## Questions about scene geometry
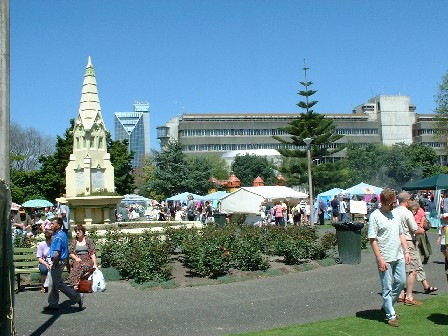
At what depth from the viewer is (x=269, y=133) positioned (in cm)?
11275

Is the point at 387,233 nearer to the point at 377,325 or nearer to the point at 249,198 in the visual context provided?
the point at 377,325

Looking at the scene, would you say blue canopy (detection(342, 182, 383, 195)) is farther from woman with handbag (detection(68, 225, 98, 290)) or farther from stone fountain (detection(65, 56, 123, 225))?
woman with handbag (detection(68, 225, 98, 290))

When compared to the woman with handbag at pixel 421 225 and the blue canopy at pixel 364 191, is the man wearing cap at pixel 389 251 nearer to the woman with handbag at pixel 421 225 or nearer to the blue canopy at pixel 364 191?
the woman with handbag at pixel 421 225

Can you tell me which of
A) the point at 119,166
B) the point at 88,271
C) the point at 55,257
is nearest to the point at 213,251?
the point at 88,271

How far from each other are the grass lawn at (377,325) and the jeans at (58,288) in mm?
3393

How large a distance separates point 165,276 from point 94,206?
9682 mm

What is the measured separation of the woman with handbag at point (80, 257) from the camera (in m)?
10.5

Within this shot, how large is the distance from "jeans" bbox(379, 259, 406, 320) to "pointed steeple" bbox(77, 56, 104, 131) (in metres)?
15.7

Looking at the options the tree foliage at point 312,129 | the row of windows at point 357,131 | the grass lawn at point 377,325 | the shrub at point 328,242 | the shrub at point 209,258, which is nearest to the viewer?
the grass lawn at point 377,325

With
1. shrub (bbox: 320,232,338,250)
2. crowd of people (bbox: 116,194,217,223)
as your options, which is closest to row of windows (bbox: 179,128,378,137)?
crowd of people (bbox: 116,194,217,223)

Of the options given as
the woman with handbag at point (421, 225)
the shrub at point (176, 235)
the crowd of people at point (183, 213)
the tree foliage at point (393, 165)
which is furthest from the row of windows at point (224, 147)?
the woman with handbag at point (421, 225)

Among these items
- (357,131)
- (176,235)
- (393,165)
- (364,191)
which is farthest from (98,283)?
(357,131)

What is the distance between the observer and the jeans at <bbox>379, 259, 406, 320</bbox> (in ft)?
25.3

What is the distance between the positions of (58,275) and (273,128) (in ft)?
342
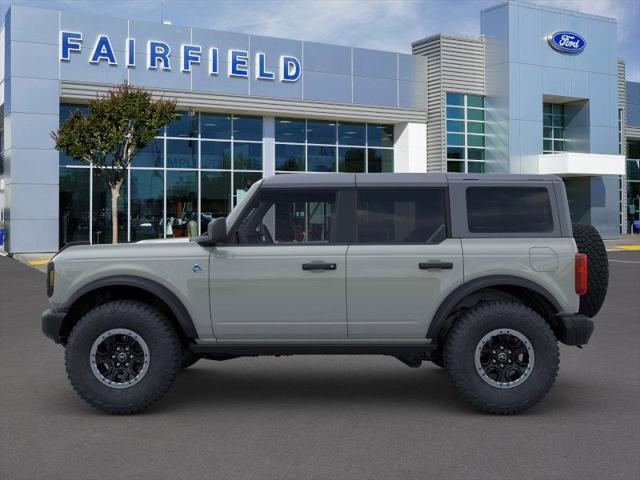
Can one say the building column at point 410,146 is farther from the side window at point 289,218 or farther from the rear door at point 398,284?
the rear door at point 398,284

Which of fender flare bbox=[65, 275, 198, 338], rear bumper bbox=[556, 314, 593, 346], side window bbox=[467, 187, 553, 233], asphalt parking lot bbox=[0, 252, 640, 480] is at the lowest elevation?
asphalt parking lot bbox=[0, 252, 640, 480]

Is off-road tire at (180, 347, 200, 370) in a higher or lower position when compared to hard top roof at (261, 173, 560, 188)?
lower

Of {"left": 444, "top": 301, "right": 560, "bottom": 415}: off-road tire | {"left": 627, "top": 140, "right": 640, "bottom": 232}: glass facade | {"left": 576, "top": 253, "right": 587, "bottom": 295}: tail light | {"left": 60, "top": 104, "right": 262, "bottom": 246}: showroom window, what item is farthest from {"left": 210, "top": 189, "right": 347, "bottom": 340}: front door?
{"left": 627, "top": 140, "right": 640, "bottom": 232}: glass facade

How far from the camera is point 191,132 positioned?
95.7 feet

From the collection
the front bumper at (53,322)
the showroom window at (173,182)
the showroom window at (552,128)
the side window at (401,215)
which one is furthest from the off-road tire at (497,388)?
the showroom window at (552,128)

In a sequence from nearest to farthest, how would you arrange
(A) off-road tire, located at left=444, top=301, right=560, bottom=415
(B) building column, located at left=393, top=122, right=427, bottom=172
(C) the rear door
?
(A) off-road tire, located at left=444, top=301, right=560, bottom=415 < (C) the rear door < (B) building column, located at left=393, top=122, right=427, bottom=172

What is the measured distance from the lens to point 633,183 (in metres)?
43.5

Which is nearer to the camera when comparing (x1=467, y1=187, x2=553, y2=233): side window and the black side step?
the black side step

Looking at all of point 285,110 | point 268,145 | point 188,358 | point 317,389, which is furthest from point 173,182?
point 317,389

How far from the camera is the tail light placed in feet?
19.6

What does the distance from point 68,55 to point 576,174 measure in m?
21.6

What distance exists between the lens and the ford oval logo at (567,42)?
1351 inches

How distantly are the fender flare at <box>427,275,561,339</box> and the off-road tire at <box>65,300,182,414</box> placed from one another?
1979 millimetres

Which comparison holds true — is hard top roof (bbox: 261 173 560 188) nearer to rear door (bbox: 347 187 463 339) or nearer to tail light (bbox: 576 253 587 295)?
rear door (bbox: 347 187 463 339)
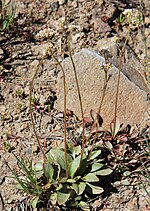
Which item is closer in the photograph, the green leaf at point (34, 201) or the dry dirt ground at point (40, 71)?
the green leaf at point (34, 201)

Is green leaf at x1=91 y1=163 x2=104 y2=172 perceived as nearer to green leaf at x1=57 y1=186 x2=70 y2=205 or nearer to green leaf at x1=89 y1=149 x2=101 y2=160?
green leaf at x1=89 y1=149 x2=101 y2=160

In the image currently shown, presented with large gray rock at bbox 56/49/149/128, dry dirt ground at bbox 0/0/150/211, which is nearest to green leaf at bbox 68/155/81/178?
dry dirt ground at bbox 0/0/150/211

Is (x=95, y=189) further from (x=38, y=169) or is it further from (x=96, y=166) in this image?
(x=38, y=169)

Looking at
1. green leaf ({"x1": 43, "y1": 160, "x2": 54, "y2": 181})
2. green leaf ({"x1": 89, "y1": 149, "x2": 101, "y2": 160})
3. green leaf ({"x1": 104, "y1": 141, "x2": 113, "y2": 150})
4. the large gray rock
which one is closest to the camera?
green leaf ({"x1": 43, "y1": 160, "x2": 54, "y2": 181})

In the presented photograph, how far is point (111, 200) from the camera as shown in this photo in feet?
11.8

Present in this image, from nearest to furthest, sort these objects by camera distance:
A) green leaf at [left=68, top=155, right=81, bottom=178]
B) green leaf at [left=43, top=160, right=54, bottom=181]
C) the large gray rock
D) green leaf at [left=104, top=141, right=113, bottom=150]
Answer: green leaf at [left=43, top=160, right=54, bottom=181]
green leaf at [left=68, top=155, right=81, bottom=178]
green leaf at [left=104, top=141, right=113, bottom=150]
the large gray rock

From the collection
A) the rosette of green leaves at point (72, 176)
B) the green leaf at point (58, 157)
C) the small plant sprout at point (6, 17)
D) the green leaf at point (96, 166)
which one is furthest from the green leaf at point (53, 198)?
the small plant sprout at point (6, 17)

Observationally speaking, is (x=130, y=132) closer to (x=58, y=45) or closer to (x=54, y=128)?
(x=54, y=128)

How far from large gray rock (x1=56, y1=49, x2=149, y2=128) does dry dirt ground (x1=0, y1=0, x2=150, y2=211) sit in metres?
0.30

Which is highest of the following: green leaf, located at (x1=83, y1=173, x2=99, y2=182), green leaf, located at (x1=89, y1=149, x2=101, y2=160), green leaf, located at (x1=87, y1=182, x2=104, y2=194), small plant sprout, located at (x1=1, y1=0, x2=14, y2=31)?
small plant sprout, located at (x1=1, y1=0, x2=14, y2=31)

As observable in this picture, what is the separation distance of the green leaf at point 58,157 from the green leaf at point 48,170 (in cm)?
14

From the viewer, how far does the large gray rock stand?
404cm

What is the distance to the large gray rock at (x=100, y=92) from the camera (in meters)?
4.04

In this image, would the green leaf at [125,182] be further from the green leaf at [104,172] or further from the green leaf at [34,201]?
the green leaf at [34,201]
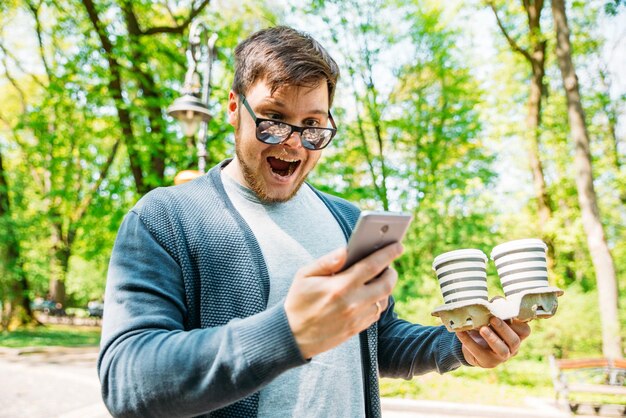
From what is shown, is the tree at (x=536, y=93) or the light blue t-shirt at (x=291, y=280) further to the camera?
the tree at (x=536, y=93)

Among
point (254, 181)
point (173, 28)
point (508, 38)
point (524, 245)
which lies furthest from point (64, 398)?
point (508, 38)

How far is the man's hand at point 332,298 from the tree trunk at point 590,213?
37.9 ft

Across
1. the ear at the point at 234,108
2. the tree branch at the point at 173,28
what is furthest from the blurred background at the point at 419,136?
the ear at the point at 234,108

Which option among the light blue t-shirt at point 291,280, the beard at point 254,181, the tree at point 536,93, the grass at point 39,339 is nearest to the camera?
the light blue t-shirt at point 291,280

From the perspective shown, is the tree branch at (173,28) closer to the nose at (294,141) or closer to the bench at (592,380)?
the bench at (592,380)

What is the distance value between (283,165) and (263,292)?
0.50m

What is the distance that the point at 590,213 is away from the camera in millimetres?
11133

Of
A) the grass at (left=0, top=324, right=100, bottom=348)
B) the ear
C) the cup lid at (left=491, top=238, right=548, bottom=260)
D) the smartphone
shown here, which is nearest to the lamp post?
the ear

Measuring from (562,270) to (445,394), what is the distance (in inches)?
394

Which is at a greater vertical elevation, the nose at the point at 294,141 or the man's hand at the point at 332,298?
the nose at the point at 294,141

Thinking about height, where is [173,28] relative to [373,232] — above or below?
above

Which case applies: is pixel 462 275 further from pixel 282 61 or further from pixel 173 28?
pixel 173 28

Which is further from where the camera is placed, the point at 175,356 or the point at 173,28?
the point at 173,28

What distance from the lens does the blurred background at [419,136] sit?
1131 cm
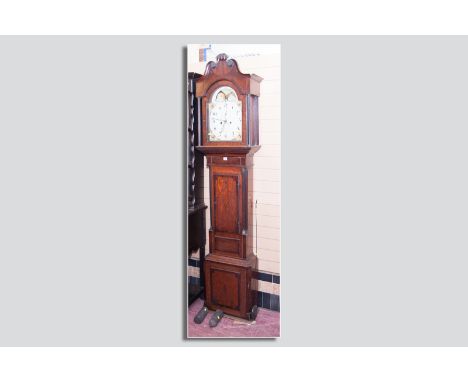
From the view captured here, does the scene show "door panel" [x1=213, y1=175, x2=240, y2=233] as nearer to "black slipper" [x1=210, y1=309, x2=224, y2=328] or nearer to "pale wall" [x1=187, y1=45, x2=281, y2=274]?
"pale wall" [x1=187, y1=45, x2=281, y2=274]

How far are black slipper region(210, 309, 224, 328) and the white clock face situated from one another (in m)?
1.43

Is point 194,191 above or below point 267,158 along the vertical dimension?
below

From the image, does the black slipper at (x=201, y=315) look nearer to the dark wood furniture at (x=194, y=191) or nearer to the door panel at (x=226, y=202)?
the dark wood furniture at (x=194, y=191)

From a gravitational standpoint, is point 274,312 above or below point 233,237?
below

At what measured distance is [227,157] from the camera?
3.62 m

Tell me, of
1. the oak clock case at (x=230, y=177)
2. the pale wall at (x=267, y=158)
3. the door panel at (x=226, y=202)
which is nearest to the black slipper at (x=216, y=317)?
the oak clock case at (x=230, y=177)

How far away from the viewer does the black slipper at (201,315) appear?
3752mm

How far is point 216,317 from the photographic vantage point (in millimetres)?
3764

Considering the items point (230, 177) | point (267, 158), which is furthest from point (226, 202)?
point (267, 158)

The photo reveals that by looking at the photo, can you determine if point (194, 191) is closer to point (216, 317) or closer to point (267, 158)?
point (267, 158)

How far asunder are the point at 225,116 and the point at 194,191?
27.1 inches

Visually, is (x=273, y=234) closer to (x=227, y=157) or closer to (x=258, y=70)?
(x=227, y=157)
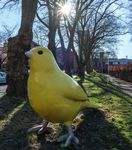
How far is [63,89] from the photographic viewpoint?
19.5 ft

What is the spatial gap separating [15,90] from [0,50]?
2252 inches

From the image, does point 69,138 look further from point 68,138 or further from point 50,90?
point 50,90

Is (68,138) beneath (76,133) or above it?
above

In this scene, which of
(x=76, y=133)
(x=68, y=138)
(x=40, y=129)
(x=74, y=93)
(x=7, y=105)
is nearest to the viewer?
(x=68, y=138)

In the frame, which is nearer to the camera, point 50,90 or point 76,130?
point 50,90

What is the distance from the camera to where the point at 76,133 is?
271 inches

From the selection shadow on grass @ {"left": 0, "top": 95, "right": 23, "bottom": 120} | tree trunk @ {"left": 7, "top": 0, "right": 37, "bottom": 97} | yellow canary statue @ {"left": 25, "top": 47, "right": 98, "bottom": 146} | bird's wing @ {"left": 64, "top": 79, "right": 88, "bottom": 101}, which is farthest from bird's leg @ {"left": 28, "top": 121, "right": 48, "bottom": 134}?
tree trunk @ {"left": 7, "top": 0, "right": 37, "bottom": 97}

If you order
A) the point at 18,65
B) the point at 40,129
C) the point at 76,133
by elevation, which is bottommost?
the point at 76,133

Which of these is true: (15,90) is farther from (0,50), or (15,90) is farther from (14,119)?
(0,50)

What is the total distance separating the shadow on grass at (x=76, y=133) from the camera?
6.06 m

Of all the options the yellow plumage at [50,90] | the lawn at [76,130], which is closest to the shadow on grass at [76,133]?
the lawn at [76,130]

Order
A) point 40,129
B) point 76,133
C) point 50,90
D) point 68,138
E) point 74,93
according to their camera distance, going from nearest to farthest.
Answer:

## WHAT TO WORK ON
Set down exactly what runs from the line with "If you order" to the last line of the data above, including both of those lines and no others.

## RESPONSE TO THE EXERCISE
If you order
A) the point at 18,65
B) the point at 40,129
C) the point at 76,133
by elevation, which is bottommost?
the point at 76,133

Which of these is true: (15,90) is farther from (0,50), or (15,90) is farther from (14,119)?
(0,50)

What is the total distance separating the shadow on grass at (x=76, y=133) from the camera?
6.06 m

Of all the options the yellow plumage at [50,90] | the lawn at [76,130], which is closest to the shadow on grass at [76,133]?
the lawn at [76,130]

Order
A) point 40,129
B) point 76,133
C) point 50,90
D) point 68,138
E) point 74,93
according to their camera distance, going from nearest to farthest.
Answer:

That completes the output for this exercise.